STATED EXERCISE
Put every line of the entries below into a numbered list, leaving out any blank lines.

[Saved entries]
#####

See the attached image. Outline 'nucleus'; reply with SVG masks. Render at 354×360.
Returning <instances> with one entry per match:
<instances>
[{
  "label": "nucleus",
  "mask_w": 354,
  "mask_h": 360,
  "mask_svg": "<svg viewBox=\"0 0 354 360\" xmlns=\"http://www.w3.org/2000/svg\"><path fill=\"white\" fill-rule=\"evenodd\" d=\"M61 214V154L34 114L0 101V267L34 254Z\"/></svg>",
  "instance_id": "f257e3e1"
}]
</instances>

#####

RESULT
1. See the attached image. Outline 'nucleus'; reply with SVG masks. Render at 354×360.
2. Returning <instances> with one entry per match:
3. <instances>
4. [{
5.   "label": "nucleus",
6.   "mask_w": 354,
7.   "mask_h": 360,
8.   "mask_svg": "<svg viewBox=\"0 0 354 360\" xmlns=\"http://www.w3.org/2000/svg\"><path fill=\"white\" fill-rule=\"evenodd\" d=\"M61 214V154L34 114L0 101V267L34 254Z\"/></svg>",
9.   "instance_id": "f257e3e1"
10. }]
11. </instances>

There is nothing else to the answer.